Garbo. Harlow. Dietrich. Gable. These are just a few of the stars featured in an exhibit at the Grolier Club—“Silver Screen/Silver Prints: Hollywood Portrait Photographs from the Robert Dance Collection.” The exhibit examines the genre of portraiture during Hollywood’s Golden Age and the great photographers who created the glamour portraits of Hollywood's legendary stars.

Starting with the leading photographers of the silent era—James Abbe, Albert Witzel, and Alfred Cheney Johnston (famous for his Ziegfeld Follies portraits)—the exhibit is broken up into ten sections, each dedicated to a single photographer, star, or theme. Even if you've seen some of these images before in books, nothing compares to looking at these lovely silver prints with all of their nuanced details in person.


One of my favourite photographers in the exhibit was Ruth Harriet Louise. The first woman to work as a portrait photographer in Hollywood, she was the head of MGM’s portrait studio when she was just 22. A striking example of her work is a photograph of Myrna Loy portrayed as a sophisticate, a type she played on screen as Nora Charles in the Thin Man series. This was probably one of the loveliest portraits in the exhibit.


The section on Ramon Navarro illustrates through a mix of portraits and film stills how he perfectly embodied the role of romantic lead on screen.
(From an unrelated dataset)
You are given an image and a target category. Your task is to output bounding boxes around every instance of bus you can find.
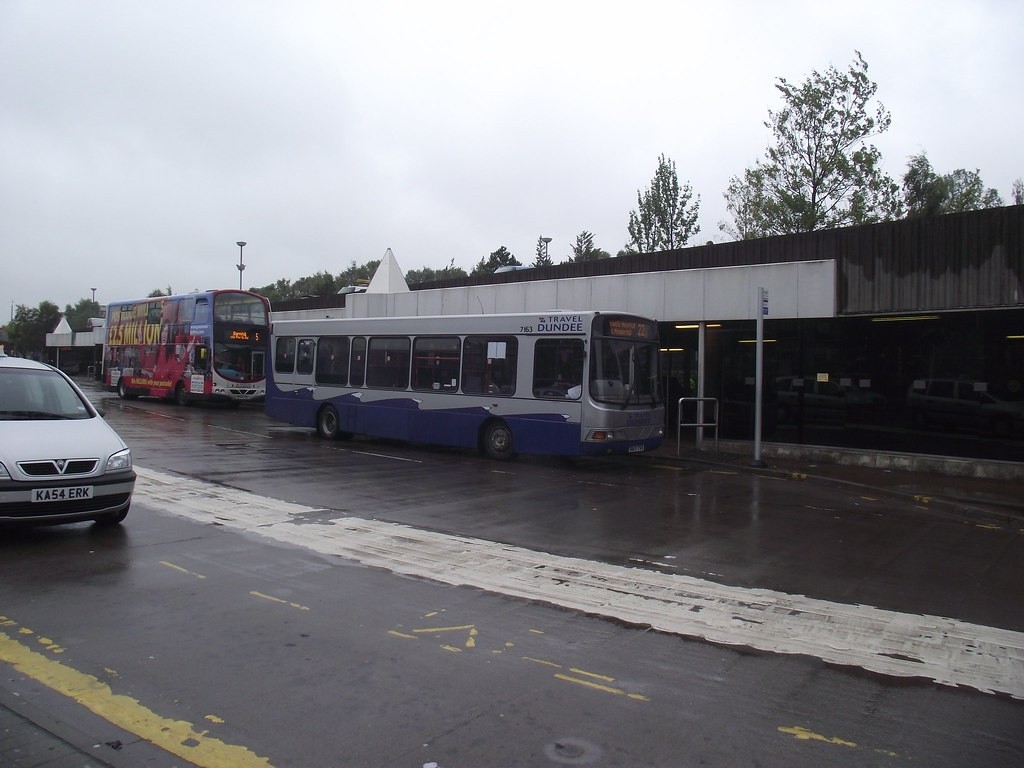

A portrait by Carl Van Vechten, better known for his photographs of members of the Harlem Renaissance, is especially modern looking; it wouldn’t look out of place in a magazine today.

Other great photographers in the exhibit include Clarence Sinclair Bull, who captured Jean Harlow shortly before her death on the set of her last film Saratoga, and George Hurrell, whose portraits of stars like Joan Crawford and Norma Shearer probably helped to define the Hollywood glamour portrait more than any other photographer in the 1930s and 40s.


The last photo in the exhibit is the famous portrait of Louise Brooks with her pearls taken by Eugene Robert Richee in 1928. This image perfectly symbolizes what Hollywood portraiture is all about—the melding of art with a star’s beauty, resulting in an iconic image.

Seeing exhibits at the Grolier Club is always enjoyable. Founded in 1884, the Grolier Club is the oldest society of bibliophiles in the country and is housed in a lovely townhouse. Best of all, their exhibits are free.

Silver Screen/Silver Prints is on through November 12, 2011.